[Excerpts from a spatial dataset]
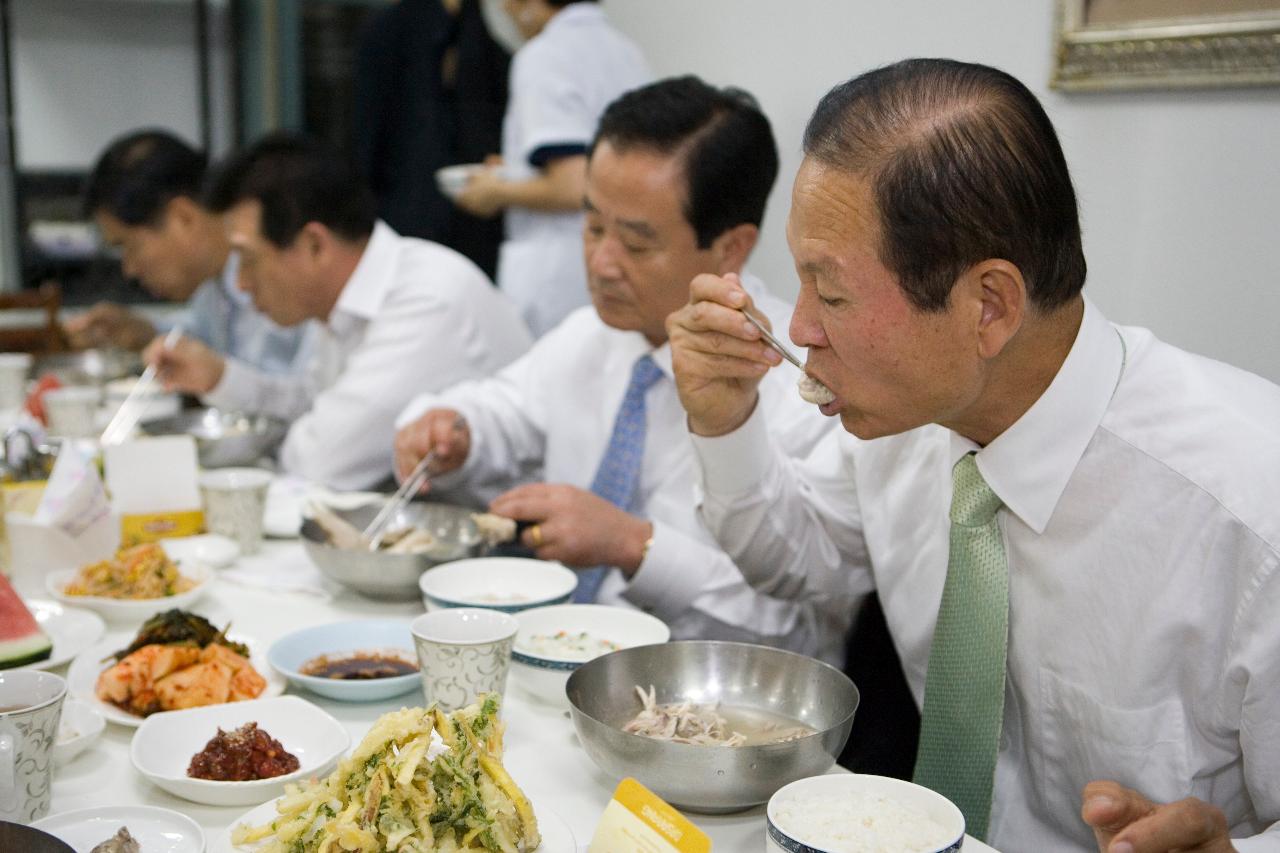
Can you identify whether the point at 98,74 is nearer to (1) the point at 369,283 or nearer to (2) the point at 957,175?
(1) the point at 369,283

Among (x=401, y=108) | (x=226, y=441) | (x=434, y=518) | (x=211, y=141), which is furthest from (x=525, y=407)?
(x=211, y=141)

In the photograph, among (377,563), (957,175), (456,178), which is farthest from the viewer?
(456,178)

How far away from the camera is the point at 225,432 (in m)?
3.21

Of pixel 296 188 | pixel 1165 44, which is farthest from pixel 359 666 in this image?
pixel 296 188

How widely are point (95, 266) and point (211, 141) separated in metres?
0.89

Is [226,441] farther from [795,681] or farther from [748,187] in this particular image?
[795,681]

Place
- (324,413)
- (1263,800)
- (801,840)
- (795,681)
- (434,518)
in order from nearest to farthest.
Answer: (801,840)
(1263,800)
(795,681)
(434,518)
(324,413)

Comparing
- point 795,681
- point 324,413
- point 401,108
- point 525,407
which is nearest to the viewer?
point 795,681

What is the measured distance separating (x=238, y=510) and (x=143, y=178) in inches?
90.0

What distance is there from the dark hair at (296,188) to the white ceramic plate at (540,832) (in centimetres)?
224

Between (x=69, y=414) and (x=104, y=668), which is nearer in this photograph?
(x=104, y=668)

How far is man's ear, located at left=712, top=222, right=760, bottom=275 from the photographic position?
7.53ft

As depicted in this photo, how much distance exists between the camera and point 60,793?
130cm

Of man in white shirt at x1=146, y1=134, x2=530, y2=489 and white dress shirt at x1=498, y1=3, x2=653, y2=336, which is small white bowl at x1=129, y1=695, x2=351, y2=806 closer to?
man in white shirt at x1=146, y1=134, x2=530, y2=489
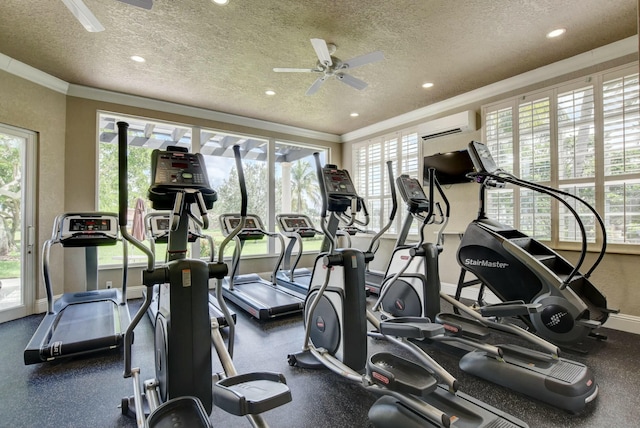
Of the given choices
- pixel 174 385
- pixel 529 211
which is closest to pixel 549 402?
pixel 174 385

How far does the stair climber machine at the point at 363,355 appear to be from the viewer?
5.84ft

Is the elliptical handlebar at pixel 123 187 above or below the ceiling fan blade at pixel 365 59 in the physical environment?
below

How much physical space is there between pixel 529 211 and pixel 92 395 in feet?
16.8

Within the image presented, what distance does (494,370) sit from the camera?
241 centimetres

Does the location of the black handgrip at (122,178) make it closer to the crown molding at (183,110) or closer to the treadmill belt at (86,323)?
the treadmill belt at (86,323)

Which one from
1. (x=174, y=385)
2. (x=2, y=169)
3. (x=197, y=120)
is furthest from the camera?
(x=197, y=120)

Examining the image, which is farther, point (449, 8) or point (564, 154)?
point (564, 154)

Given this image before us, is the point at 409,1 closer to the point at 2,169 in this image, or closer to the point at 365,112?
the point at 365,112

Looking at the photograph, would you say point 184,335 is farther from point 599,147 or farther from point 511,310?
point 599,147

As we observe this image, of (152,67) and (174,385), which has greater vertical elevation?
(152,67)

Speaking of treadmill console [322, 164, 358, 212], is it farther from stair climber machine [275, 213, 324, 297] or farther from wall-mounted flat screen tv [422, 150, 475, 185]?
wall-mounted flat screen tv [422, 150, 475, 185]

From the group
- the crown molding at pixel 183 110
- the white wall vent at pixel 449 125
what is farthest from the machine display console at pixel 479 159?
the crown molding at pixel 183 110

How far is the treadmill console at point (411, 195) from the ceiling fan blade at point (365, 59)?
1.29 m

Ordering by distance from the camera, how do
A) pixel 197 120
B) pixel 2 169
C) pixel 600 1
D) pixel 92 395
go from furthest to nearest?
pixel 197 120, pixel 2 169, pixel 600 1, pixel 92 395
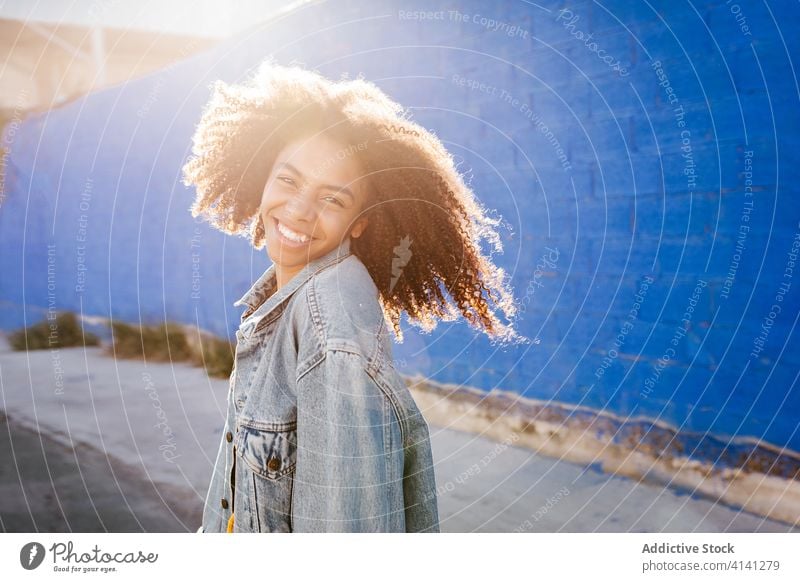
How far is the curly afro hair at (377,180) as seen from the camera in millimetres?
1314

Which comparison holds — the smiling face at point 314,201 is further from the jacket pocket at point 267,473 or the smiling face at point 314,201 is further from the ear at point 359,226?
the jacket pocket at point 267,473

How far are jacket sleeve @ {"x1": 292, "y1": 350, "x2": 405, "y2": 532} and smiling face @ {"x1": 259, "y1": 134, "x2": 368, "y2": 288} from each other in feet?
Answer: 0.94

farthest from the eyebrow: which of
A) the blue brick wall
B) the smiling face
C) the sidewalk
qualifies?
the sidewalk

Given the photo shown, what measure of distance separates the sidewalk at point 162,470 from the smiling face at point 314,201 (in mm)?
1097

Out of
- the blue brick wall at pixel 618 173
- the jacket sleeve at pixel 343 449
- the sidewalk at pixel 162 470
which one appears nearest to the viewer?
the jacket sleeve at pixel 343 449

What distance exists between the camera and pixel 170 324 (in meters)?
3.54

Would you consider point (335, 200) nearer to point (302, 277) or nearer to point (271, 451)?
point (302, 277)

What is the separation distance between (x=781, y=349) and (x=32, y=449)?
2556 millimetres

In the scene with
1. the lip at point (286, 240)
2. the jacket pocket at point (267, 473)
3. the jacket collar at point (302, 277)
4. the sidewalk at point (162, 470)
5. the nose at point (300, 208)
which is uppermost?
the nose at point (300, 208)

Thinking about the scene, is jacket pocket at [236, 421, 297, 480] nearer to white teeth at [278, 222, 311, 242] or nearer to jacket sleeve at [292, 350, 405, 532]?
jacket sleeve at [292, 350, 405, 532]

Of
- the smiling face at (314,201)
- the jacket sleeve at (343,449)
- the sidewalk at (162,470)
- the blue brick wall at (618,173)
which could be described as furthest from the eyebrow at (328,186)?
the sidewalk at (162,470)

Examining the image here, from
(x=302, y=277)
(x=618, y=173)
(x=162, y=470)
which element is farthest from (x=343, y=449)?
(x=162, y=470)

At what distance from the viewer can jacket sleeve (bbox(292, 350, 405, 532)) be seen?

### AIM OF THE TASK
Copy every line of the data word for word, omitting the images.

### FINISHED EXERCISE
Can you identify whether the point at 98,74 is nearer to (1) the point at 369,283 or nearer to (2) the point at 957,175?
(1) the point at 369,283

Among (x=401, y=108) | (x=226, y=441) | (x=434, y=518) | (x=211, y=141), which is furthest from (x=525, y=407)?
(x=211, y=141)

In the photograph, among (377,563), (957,175), (456,178), which is farthest from the viewer?
(456,178)

How far away from the camera is the point at 225,432 (in m)?
3.21

Of pixel 296 188 | pixel 1165 44, which is farthest from pixel 359 666 in this image?
pixel 296 188

How widely are point (95, 266) and point (211, 141) separated in metres?
0.89

Is [226,441] farther from [795,681] or farther from [748,187] in this particular image?
[795,681]

Place
- (324,413)
- (1263,800)
- (801,840)
- (795,681)
- (434,518)
in order from nearest to farthest.
Answer: (801,840)
(1263,800)
(795,681)
(434,518)
(324,413)

Comparing
- point 795,681
- point 324,413
- point 401,108
- point 525,407
which is nearest to the viewer?
point 795,681

What is the measured distance separating (x=238, y=510) and (x=143, y=178) in inches?
90.0

What distance is there from the dark hair at (296,188) to the white ceramic plate at (540,832) (in centimetres)?
224

Between (x=69, y=414) and (x=104, y=668), which is nearer in this photograph?
(x=104, y=668)

How far is man's ear, located at left=712, top=222, right=760, bottom=275 from the photographic position?
7.53ft

As depicted in this photo, how much distance exists between the camera and point 60,793?
130cm

Of man in white shirt at x1=146, y1=134, x2=530, y2=489 and white dress shirt at x1=498, y1=3, x2=653, y2=336, which is small white bowl at x1=129, y1=695, x2=351, y2=806 closer to?
man in white shirt at x1=146, y1=134, x2=530, y2=489
Of the given choices
- pixel 174 385
- pixel 529 211
which is closest to pixel 549 402?
pixel 174 385

How far does the stair climber machine at the point at 363,355 appear to be from the viewer?
5.84ft

Is the elliptical handlebar at pixel 123 187 above or below the ceiling fan blade at pixel 365 59 in the physical environment?
below

How much physical space is there between pixel 529 211 and pixel 92 395 in feet?
16.8

Within the image presented, what distance does (494,370) sit from the camera?
241 centimetres

Does the location of the black handgrip at (122,178) make it closer to the crown molding at (183,110) or closer to the treadmill belt at (86,323)?
the treadmill belt at (86,323)

Which one from
1. (x=174, y=385)
2. (x=2, y=169)
3. (x=197, y=120)
is furthest from the camera?
(x=197, y=120)

Examining the image, which is farther, point (449, 8) or point (564, 154)?
point (564, 154)

Given this image before us, is the point at 409,1 closer to the point at 2,169 in this image, or closer to the point at 365,112?
the point at 365,112

Looking at the photograph, would you say point 184,335 is farther from point 599,147 or farther from point 511,310?
point 599,147

As we observe this image, of (152,67) and (174,385), which has greater vertical elevation?
(152,67)

Speaking of treadmill console [322, 164, 358, 212], is it farther from stair climber machine [275, 213, 324, 297] or farther from wall-mounted flat screen tv [422, 150, 475, 185]?
wall-mounted flat screen tv [422, 150, 475, 185]

From the group
- the crown molding at pixel 183 110
- the white wall vent at pixel 449 125
what is farthest from the machine display console at pixel 479 159?
the crown molding at pixel 183 110

How far is the treadmill console at point (411, 195) from the ceiling fan blade at point (365, 59)?
1.29 m

Ordering by distance from the camera, how do
A) pixel 197 120
B) pixel 2 169
C) pixel 600 1
D) pixel 92 395
go from furthest to nearest?
pixel 197 120, pixel 2 169, pixel 600 1, pixel 92 395
How far is the curly afro hair at (377,180) as seen from the camera in millimetres?
1314

Which comparison holds — the smiling face at point 314,201 is further from the jacket pocket at point 267,473 or the smiling face at point 314,201 is further from the ear at point 359,226?
the jacket pocket at point 267,473

How far are jacket sleeve @ {"x1": 292, "y1": 350, "x2": 405, "y2": 532} and smiling face @ {"x1": 259, "y1": 134, "x2": 368, "y2": 288} from each other in feet?
Answer: 0.94

farthest from the eyebrow: which of
A) the blue brick wall
B) the smiling face
C) the sidewalk
qualifies?
the sidewalk

Given the photo shown, what measure of distance separates the sidewalk at point 162,470 from the smiling face at point 314,201 (in mm)?
1097

Out of
- the blue brick wall at pixel 618 173
- the jacket sleeve at pixel 343 449
- the sidewalk at pixel 162 470
which one appears nearest to the viewer?
the jacket sleeve at pixel 343 449

What distance exists between the camera and pixel 170 324 (in meters)?
3.54

Would you consider point (335, 200) nearer to point (302, 277) or nearer to point (271, 451)?
point (302, 277)

What is the separation distance between (x=781, y=349) and (x=32, y=449)?
2556 millimetres

In the scene with
1. the lip at point (286, 240)
2. the jacket pocket at point (267, 473)
3. the jacket collar at point (302, 277)
4. the sidewalk at point (162, 470)
5. the nose at point (300, 208)
which is uppermost?
the nose at point (300, 208)

Thinking about the scene, is jacket pocket at [236, 421, 297, 480] nearer to white teeth at [278, 222, 311, 242] or nearer to jacket sleeve at [292, 350, 405, 532]?
jacket sleeve at [292, 350, 405, 532]

Of
- the smiling face at (314,201)
- the jacket sleeve at (343,449)
- the sidewalk at (162,470)
- the blue brick wall at (618,173)
which could be described as furthest from the eyebrow at (328,186)?
the sidewalk at (162,470)

Examining the image here, from
(x=302, y=277)
(x=618, y=173)
(x=162, y=470)
which element is farthest from (x=343, y=449)?
(x=162, y=470)

At what distance from the viewer can jacket sleeve (bbox(292, 350, 405, 532)) be seen?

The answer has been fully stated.